Required action |
Your task is to copy each line of the material that holds the word "site".
===== Task material
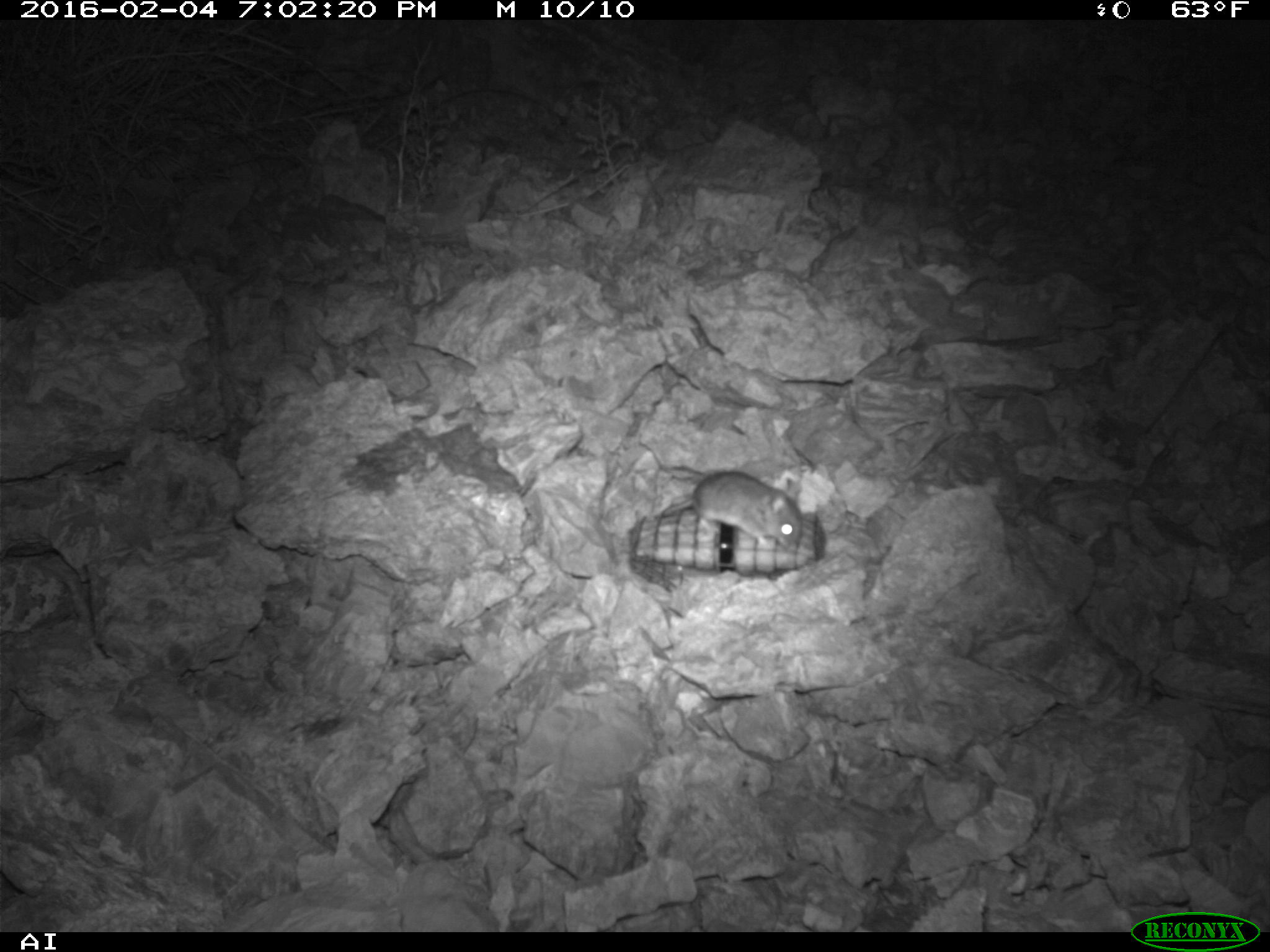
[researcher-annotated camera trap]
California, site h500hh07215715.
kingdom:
==========
===== Task material
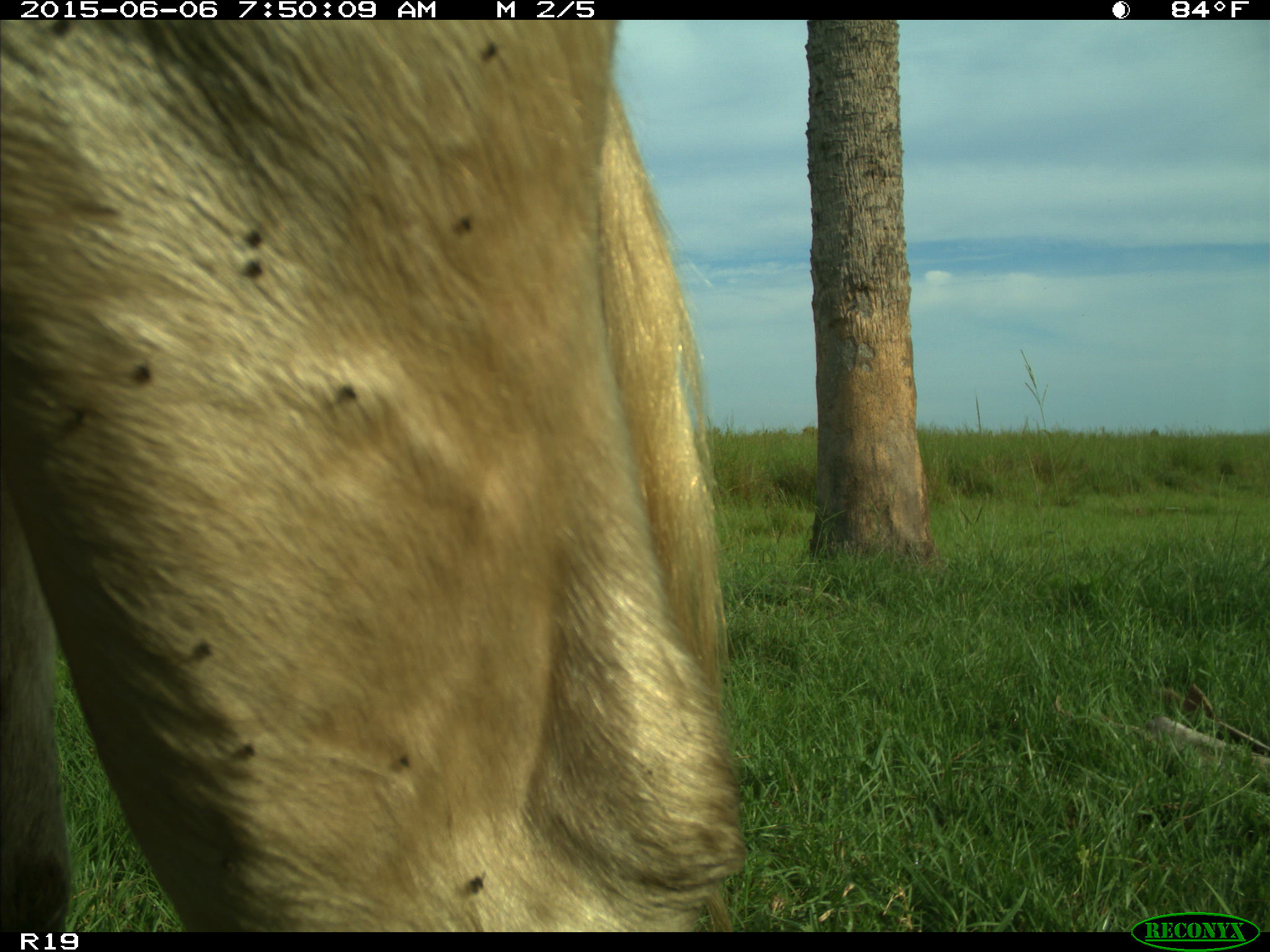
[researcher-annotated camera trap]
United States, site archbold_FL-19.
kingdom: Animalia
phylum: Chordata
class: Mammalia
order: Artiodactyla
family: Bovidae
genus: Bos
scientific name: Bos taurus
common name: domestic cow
==========
Task response |
California, site h500hh07215715.
United States, site archbold_FL-19.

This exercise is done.